Die Schweiz war ein Staatenbund, ähnlich der EU

Der heute, zur Gründung des Bundesstaates, verklärte Sonderbundskrieg, war ein Krieg, welcher souveräne Staaten in einen Bundesstaat hinein zwang.

Sonderbundskrieg von 1847 Bild: HSL (2002)

Direkte Parallele zur heutigen EU sind die Bestrebungen, das Prinzip der Einstimmigkeit aufzuheben. Kennzeichen eines souveränen Staates sind die eigenständige Aussenpolitik, das Führen einer Armee und genau diese gingen in den Bund über. Der Leser vergleiche heutige Bestrebungen der EU in diese Richtung.

Die Genfer Unruhen von 1932

Der Unterschied zwischen einem Bundesstaat und einem Staatenbund zeigt sich im Einsatz der Armee gegen die Bevölkerung in einem Kanton (hier Genf). In Genf kam es zu Unruhen, welche nicht durch Genfer Kräfte, sondern mittels einer Lausanner Infanterieeinheit begegnet wurde. Die blutige Eskalation ist dem Einsatz unerfahrener Rekruten in der sechsten Dienstwoche geschuldet.

Im Anschluss hielt ein Walliser Regiment die Ordnung aufrecht. Man beachte hier, dass während des Sonderbundskriegs Genf und Wallis Gegner waren und der zeitliche Abstand 95 Jahre betrug und in der Gesellschaft vermutlich ähnlich präsent war, wie bei uns heute der Zweite Weltkrieg.

Weshalb funktioniert der innere Frieden in der Schweiz dennoch?

Die Schweiz gab sich das Prinzip der Subsidiarität. Dies ist elementar entscheidend! Es bedeutet, dass Entscheidungen auf der tiefst möglichen Ebene erfolgen. Ein – nur scheinbar – anderes Prinzip ist der Föderalismus und die Gemeindeautonomie. Auch mit diesen Prinzipien werden die Entscheide auf unterer Ebene gefällt.

Was sich hierin verbirgt, ist das Prinzip der Selbstbestimmung der Völker (Völkerrecht). Sprachen, Kulturen, Werte, Religionen, Eigenheiten, sprich Unterschiede werden respektiert, toleriert und gar als Bereicherung empfunden und geschützt.

Der innere Frieden der Schweiz ist in Gefahr!

Die Entwicklungen der letzten Jahre schalten jedoch diese Friedensprinzipien aus. In den Gemeinden gehen immer mehr Rechte zum Kanton über und von den Kantonen werden immer mehr Rechte an den Bund abgetreten. Dies geschieht nicht selten per Volksentscheid. Ein Volk, welches sich offenbar nicht bewusst ist, worüber es abstimmt oder welche Konsequenzen ihre Entscheide haben. Man denke hier an die Empörung in St.Gallen, als die Gemeinden «plötzlich» feststellten, dass sie über das Erstellen von Windparks nichts mehr zu sagen haben.

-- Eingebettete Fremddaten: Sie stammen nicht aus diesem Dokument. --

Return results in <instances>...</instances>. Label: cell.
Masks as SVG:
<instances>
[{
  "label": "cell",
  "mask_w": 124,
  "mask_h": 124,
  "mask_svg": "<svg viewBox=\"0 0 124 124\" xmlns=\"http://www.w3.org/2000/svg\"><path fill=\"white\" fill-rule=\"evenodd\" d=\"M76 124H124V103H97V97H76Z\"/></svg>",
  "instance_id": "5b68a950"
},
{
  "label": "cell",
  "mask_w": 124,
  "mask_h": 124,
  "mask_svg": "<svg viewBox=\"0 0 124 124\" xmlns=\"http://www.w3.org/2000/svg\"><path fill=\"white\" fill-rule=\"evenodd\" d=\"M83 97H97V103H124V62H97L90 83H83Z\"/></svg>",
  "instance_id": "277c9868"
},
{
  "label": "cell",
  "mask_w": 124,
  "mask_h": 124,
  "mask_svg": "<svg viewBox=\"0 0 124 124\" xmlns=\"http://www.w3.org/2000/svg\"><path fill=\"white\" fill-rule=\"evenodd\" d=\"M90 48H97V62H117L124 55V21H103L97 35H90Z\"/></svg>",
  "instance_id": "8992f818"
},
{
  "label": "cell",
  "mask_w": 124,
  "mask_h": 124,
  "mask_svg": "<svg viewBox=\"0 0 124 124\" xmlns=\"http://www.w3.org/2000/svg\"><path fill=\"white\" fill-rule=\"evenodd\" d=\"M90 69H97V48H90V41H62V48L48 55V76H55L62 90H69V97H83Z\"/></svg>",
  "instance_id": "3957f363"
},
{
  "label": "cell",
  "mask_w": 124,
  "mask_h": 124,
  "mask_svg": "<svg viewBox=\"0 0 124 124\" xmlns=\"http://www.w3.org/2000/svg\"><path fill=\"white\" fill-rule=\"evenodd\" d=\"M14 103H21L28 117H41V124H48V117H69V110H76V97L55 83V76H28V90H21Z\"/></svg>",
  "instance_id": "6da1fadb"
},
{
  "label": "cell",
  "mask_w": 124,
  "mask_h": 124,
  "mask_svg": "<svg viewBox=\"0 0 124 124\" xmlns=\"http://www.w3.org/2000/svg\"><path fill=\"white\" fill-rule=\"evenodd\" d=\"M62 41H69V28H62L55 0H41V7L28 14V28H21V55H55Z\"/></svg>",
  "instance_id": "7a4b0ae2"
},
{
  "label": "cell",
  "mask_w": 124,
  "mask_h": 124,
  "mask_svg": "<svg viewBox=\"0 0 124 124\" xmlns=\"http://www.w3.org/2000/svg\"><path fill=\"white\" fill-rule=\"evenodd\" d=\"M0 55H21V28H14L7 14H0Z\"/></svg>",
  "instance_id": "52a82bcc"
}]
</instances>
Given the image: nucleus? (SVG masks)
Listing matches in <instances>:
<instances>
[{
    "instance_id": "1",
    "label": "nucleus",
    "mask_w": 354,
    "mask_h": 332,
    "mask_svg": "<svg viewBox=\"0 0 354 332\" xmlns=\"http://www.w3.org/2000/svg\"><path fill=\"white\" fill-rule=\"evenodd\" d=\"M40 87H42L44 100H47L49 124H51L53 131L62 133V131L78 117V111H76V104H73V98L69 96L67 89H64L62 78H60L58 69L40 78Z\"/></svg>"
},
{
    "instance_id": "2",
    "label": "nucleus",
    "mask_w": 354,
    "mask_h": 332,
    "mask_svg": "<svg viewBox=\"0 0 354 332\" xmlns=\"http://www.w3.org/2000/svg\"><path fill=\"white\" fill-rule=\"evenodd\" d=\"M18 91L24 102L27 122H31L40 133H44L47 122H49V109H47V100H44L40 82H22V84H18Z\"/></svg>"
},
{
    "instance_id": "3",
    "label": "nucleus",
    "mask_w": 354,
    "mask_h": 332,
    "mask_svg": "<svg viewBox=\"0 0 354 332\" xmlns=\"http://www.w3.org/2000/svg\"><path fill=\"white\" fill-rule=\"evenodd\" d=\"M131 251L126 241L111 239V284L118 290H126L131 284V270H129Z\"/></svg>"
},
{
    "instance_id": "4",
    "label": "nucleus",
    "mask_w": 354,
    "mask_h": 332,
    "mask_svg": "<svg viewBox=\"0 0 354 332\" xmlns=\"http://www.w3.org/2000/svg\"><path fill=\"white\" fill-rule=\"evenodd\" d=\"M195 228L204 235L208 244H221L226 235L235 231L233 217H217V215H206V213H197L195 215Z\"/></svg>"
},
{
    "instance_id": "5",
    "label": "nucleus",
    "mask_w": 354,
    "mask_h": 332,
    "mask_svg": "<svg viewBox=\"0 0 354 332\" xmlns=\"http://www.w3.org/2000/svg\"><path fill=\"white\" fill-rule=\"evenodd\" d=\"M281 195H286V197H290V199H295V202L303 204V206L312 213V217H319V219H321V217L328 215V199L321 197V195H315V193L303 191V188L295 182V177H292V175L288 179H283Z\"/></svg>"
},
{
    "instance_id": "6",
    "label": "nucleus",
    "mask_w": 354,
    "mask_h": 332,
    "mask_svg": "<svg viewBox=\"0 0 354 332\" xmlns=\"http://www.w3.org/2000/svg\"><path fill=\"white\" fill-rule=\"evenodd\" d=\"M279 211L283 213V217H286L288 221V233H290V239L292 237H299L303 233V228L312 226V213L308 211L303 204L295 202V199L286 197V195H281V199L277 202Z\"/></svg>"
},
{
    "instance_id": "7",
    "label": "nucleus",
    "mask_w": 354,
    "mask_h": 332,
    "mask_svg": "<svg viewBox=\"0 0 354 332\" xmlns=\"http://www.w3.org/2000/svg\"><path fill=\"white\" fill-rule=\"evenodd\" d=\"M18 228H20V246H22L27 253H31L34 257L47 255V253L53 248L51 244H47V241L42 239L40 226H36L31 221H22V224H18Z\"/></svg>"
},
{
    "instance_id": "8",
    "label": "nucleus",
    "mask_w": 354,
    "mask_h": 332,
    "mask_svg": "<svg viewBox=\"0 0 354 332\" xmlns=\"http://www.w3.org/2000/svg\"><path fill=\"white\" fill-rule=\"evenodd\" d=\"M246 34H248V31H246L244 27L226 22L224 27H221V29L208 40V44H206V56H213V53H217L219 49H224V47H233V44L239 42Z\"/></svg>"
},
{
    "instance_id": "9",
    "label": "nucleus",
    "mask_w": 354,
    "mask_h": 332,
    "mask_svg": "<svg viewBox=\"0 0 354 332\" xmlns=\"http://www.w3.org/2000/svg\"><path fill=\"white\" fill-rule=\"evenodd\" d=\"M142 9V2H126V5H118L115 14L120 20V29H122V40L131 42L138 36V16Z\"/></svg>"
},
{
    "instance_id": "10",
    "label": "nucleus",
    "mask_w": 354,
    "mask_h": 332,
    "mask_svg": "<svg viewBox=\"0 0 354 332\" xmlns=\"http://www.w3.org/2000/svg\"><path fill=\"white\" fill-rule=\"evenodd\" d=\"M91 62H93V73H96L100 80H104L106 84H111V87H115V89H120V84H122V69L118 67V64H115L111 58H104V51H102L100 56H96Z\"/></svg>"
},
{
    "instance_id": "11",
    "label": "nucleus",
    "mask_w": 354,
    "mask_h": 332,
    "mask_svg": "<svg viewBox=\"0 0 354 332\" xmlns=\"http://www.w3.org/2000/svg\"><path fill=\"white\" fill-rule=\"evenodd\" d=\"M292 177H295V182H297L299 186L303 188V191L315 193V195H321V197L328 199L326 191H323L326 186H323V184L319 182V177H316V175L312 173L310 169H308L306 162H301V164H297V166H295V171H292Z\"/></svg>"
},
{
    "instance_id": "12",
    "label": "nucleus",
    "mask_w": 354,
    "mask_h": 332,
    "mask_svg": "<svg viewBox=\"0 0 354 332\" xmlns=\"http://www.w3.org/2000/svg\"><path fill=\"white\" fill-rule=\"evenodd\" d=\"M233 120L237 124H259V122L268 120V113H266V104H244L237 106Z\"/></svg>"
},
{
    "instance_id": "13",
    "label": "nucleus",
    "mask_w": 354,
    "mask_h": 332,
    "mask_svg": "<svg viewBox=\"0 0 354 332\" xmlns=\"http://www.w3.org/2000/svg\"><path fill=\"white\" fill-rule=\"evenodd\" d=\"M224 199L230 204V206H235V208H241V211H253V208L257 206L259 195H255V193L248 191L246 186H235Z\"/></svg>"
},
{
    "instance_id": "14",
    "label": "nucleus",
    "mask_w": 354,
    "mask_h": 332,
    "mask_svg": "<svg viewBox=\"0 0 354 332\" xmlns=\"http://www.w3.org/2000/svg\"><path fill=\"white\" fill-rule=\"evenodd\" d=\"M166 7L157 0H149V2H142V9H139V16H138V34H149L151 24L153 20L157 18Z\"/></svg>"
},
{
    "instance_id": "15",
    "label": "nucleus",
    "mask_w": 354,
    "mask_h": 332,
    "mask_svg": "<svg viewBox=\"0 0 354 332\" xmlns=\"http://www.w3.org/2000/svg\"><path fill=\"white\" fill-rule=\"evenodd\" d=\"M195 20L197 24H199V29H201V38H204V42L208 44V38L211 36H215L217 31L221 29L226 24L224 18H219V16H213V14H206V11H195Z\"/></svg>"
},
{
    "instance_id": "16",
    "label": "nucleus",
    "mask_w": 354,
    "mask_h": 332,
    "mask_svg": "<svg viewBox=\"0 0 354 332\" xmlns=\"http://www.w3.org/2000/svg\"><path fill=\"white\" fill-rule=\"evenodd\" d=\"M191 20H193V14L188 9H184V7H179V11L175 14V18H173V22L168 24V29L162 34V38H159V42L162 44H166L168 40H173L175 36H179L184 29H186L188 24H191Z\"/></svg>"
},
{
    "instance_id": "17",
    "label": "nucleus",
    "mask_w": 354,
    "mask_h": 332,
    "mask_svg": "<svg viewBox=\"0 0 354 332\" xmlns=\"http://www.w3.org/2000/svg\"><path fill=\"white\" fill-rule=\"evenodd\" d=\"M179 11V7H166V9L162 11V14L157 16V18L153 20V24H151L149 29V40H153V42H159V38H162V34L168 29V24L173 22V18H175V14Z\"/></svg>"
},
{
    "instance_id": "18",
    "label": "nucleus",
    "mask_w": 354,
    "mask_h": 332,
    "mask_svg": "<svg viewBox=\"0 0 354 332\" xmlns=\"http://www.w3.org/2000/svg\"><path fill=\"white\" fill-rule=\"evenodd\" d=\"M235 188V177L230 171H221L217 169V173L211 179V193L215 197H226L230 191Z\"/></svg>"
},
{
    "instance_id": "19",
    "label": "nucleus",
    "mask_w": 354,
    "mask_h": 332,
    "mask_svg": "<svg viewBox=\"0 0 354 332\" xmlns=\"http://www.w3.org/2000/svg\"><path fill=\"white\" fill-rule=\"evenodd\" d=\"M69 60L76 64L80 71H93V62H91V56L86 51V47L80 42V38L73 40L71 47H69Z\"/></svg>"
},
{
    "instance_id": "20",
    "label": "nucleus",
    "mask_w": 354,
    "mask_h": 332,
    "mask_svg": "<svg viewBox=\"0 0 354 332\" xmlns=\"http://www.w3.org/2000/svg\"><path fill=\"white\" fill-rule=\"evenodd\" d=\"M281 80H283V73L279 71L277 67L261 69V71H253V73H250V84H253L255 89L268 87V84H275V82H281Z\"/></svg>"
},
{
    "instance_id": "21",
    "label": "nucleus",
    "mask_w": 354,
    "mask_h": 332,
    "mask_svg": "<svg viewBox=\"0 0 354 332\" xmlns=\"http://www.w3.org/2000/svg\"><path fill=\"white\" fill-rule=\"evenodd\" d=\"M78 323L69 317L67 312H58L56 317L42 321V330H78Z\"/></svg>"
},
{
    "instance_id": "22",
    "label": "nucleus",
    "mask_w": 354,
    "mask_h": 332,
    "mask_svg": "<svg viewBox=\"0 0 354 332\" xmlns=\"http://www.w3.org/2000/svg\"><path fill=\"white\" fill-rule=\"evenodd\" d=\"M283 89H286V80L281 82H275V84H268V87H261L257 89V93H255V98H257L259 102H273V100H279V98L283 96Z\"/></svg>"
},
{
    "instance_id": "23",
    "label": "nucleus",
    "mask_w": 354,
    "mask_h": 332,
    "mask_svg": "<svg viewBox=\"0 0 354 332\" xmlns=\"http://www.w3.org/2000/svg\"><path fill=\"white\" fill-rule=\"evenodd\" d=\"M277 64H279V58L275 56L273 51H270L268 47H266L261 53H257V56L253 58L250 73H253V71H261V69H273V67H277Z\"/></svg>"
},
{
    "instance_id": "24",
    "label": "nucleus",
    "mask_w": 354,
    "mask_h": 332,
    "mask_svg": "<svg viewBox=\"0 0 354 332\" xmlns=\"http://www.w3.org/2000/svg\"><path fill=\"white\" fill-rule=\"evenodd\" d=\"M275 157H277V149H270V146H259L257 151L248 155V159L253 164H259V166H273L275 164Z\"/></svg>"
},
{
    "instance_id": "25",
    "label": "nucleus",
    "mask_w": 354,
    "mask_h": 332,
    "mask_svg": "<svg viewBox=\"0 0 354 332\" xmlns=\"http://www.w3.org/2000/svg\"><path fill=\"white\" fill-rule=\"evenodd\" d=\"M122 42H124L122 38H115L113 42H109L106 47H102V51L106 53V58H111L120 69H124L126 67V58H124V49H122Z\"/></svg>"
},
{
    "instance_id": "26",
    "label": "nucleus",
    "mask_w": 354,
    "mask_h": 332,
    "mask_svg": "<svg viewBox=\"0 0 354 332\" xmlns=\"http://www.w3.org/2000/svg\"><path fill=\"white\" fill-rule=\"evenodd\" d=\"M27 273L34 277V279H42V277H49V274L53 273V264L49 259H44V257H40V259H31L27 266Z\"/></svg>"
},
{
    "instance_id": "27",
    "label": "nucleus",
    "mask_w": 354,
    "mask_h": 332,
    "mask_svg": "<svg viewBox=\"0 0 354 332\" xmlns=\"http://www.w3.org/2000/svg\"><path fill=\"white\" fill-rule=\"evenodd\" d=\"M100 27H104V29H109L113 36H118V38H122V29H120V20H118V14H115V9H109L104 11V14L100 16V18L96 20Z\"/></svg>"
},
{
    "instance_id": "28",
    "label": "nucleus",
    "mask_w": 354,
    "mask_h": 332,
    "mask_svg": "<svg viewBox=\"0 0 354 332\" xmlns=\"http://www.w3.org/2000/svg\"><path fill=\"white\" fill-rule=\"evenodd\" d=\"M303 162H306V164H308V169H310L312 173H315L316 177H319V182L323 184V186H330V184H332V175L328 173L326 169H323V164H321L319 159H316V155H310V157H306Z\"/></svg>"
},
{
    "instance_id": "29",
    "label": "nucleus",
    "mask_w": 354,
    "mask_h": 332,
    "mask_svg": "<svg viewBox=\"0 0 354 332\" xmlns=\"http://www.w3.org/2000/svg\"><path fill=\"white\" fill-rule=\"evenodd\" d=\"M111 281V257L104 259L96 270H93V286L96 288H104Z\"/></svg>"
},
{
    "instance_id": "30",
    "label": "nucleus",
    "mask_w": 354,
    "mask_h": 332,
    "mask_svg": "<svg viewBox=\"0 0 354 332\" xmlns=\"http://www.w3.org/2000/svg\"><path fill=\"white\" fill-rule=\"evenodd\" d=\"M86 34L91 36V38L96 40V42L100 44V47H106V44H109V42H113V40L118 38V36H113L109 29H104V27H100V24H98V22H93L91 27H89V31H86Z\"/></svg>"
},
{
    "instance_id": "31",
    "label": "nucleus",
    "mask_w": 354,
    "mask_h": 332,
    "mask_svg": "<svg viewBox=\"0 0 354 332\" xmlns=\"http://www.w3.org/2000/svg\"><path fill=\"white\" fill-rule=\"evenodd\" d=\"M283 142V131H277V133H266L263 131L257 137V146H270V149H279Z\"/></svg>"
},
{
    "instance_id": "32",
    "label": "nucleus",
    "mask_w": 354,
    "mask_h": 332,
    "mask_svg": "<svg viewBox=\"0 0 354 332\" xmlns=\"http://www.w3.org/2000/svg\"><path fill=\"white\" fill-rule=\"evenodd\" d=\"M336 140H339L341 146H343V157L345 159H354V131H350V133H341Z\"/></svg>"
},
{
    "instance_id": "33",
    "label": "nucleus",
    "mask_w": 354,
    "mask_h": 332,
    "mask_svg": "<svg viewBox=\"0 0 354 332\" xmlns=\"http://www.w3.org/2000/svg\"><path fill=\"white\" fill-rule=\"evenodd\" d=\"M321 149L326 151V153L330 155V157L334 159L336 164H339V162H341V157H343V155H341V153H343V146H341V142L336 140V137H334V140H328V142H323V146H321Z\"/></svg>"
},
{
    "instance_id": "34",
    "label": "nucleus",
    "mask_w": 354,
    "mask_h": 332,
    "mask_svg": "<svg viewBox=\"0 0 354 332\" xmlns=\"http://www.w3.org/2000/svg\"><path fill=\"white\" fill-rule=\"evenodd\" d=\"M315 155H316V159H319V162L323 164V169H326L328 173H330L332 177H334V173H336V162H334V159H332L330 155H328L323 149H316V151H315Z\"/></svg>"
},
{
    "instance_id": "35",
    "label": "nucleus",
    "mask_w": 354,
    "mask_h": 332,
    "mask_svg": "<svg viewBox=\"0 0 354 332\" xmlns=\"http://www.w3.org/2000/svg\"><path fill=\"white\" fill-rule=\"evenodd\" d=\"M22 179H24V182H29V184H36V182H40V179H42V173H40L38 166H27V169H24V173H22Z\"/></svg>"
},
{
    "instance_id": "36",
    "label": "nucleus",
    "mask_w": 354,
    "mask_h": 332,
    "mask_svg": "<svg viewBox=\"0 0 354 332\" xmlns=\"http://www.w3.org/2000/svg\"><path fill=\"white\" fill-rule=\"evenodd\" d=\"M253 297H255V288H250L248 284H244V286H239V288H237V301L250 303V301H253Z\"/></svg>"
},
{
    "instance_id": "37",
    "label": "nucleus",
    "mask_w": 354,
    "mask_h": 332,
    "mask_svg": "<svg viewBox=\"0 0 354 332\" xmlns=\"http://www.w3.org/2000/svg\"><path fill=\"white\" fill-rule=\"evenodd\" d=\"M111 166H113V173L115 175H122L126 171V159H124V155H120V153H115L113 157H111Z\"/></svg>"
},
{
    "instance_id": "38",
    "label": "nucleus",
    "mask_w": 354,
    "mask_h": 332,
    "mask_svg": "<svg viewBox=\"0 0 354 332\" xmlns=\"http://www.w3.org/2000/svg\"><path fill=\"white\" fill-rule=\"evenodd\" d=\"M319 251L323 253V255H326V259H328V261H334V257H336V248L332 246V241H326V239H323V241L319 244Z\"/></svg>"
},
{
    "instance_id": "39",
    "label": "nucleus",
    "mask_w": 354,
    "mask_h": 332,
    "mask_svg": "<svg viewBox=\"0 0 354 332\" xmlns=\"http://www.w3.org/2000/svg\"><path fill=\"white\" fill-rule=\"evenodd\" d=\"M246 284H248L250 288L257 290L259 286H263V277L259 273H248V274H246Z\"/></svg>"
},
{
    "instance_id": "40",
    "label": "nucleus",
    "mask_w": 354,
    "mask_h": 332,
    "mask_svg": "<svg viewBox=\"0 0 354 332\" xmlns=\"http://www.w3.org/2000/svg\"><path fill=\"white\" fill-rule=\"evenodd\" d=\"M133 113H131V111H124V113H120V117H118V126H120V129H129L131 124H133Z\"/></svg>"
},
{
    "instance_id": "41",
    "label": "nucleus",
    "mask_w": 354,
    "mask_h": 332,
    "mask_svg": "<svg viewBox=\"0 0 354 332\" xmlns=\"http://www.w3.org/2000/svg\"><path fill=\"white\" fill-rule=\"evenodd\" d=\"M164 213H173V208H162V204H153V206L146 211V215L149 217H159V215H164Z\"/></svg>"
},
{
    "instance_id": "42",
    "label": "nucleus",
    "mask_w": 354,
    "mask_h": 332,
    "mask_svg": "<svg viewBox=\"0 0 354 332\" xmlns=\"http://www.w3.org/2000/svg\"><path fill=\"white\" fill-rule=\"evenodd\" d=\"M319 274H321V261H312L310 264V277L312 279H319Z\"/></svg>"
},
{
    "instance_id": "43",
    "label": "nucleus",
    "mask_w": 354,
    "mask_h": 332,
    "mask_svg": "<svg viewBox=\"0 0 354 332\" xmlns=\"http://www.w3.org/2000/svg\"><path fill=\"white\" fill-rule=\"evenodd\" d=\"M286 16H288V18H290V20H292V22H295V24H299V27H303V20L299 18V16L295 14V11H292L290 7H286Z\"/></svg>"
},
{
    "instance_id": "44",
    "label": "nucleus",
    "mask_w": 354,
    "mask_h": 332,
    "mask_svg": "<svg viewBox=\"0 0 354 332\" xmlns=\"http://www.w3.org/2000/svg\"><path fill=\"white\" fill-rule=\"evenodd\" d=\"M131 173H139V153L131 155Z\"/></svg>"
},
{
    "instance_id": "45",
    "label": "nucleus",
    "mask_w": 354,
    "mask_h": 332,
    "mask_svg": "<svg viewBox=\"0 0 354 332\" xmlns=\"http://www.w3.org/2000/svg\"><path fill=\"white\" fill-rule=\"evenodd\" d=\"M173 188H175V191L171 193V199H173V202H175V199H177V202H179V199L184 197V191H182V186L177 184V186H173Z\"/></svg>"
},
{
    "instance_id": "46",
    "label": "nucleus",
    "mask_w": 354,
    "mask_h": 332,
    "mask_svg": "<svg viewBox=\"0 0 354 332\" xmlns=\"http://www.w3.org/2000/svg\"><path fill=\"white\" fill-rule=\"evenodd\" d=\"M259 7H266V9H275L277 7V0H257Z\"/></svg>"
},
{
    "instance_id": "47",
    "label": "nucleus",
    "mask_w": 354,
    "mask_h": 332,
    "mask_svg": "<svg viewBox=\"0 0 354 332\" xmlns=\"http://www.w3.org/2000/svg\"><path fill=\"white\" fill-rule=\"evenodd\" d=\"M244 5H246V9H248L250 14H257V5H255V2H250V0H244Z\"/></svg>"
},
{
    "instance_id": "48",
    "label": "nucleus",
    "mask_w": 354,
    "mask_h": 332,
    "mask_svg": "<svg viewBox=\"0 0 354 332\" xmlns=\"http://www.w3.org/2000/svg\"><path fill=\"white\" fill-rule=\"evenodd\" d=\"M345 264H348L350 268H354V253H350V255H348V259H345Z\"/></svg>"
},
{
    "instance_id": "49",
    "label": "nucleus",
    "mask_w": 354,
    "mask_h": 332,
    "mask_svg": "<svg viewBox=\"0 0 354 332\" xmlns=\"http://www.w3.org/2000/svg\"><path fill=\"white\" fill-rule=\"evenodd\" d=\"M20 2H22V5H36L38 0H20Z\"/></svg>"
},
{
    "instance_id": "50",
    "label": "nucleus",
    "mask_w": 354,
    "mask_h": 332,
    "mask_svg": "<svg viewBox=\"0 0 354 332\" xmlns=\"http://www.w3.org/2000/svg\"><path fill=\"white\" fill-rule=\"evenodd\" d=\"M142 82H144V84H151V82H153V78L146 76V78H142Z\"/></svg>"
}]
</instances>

Der Bundesrat verfügt, dass für die anstehenden bilateralen Verträge das Mehr der Kantone (Ständemehr) nicht erforderlich sei, das Volksmehr sei ausreichend. Man argumentiert dann noch mit der Demokratie. Wenn die Demokratie jedoch dazu missbraucht wird, Minderheiten zu unterdrücken können wir am Beispiel anderer Länder beobachten, wohin das führt, den Kurden, Palästinensern, die Älteren mögen sich an die IRA erinnern.

Halten wir fest an den Friedensprinzipien: Subsidiarität, Föderalismus, Gemeindeautonomie. Denn auch die Schweiz hat keine Garantie auf den inneren Frieden!»